My question is: Is there a way to access the device directly? For example how do I unmount the camera. Where is it mounted (if at all) on the file system?
Thanks.
btw couldn't download the pictures at my work place (where the camera belongs) because they only have WinXp machines there. XP wouldn't recognize this model
If this camera connects by USB try /dev/sda1. I mount my camera with: "mount -t vfat /dev/sda1 /mnt/camera/" , I don't know why it shows up as sda but I think most cameras are like that. Of course if you have other scsi devices on your system it might be at /dev/sdb or something.
EDIT: Hmm, forgot to post my comments on this
It's managed by hotplug so there is no need to mount/unmount it. If the camera supports usb-storage, do what the above post said, ie. try sda1 and so on, or plug in the camera and check dmesg to see where it's attached to.
Yes this is interesting, thanks, but it still doesn't answer my question.
Have downloaded the pictures from the camera with gThumb and other apps, but I'm just curious how it is mounted. I have a usb entry in my fstab, and my disc-on-key is mounted just fine - when I plug it in, I'm able to reach it with file manager or via command line. This is not the case with the camera.
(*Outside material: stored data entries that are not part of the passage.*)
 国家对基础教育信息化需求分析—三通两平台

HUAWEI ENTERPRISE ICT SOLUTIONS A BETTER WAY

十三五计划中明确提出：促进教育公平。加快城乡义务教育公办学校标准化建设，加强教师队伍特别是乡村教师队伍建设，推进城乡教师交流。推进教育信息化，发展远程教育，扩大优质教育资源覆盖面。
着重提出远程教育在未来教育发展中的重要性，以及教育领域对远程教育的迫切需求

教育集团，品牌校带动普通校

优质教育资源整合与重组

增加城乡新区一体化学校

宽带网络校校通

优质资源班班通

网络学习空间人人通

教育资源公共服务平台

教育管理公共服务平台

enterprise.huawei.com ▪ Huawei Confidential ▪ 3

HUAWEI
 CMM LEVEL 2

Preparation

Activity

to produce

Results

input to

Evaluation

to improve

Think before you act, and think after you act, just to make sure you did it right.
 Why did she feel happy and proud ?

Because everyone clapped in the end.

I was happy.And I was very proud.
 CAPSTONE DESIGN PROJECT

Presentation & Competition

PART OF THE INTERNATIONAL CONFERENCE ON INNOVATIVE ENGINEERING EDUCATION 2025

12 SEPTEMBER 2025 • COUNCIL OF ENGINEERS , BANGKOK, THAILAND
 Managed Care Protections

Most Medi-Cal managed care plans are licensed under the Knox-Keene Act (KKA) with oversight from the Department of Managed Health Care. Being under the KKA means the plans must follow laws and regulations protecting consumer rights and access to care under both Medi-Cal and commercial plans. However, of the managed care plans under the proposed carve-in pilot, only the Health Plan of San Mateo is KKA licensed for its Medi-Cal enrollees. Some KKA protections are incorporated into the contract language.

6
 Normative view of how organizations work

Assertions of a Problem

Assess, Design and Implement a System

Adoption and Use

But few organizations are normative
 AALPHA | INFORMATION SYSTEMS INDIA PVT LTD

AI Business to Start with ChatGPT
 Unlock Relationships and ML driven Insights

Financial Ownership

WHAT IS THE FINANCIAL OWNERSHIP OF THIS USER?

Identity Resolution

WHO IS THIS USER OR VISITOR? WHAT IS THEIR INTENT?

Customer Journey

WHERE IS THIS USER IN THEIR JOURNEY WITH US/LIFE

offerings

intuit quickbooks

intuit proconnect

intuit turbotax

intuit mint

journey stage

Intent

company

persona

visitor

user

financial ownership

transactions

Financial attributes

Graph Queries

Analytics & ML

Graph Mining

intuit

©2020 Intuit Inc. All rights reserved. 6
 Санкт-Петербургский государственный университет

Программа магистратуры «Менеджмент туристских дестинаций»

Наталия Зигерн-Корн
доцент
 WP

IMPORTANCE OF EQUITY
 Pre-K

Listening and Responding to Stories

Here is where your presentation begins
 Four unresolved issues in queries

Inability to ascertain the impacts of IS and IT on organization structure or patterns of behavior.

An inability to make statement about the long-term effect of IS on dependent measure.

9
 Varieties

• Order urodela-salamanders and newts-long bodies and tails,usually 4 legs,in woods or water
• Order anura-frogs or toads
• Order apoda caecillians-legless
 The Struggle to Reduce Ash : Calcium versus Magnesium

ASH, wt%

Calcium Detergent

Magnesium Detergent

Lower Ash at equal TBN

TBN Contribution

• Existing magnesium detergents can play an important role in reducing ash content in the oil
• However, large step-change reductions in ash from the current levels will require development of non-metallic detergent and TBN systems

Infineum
When plugged into the same usb slot it does not seem to be mounted anywhere, although I'm able to download the pictures using digiKam or gThumb.
Should there be an entry (a line) for each device in fstab (e.g. camera and disc-on-key) even when devices are plugged into the same usb port?
If your camera supports usb-storage you should be able to use the same options in fstab. Anyway, the lines in fstab are just to give users mounting permissions and to make mounting faster than having to type everything every time.
You might need to stop hotplug with /etc/init.d hotplug stop
and then try to mount it manually with: sudo mount /dev/sda1 /mnt/some-mountpoint -t vfat
AFAIK it's not mounted as a block device like your usb-drive is mounted as a SCSI disk device. Hotplug just binds drivers to it so that USB commands are sent directly to the camera. I'm not very well into this so you might want to look at: http://linux-hotplug.sourceforge.net/
Basically, if the camera supports usb-storage you're all set to go after mounting it with a simple command. If it doesn't support usb-storage you have to use something like libgphoto2 to use it.
I have a canon g5 myself which doesn't support storage, so I use it with libgphoto2. Another solution would be to use a memory card reader in which case all cameras "work".
I have just got rid of susie and installed mephis linux.
It works for one thing I can not find my camera.
I tried the above sugestions without any luck.
Here are the results of dmesg :-
scsi0 : SCSI emulation for USB Mass Storage devices
Vendor: KM Model: DiMAGE Z3 Rev: 1.00
Type: Direct-Access ANSI SCSI revision: 02
SCSI device sda: 1983495 512-byte hdwr sectors (1016 MB)
I have a konic minolta dimage Z3.
I tried apt-get install libgphoto2 but it said that it could not find the package.
I did add myself to the camera group but I still can not find it.
I have found it.
I created a directory called camera in mnt and then as root did mount /dev/sda1 /mnt/camera/.
The only strange thing is that I can only see it as root.
The permissions are drwxr--r--.
I tried chmod o+x camera but it did not change it.
Also ten minutes later I disconnected my camera, took a picture and tried to see on the pc and now I can not see anything in the directory camera nor can I mount it.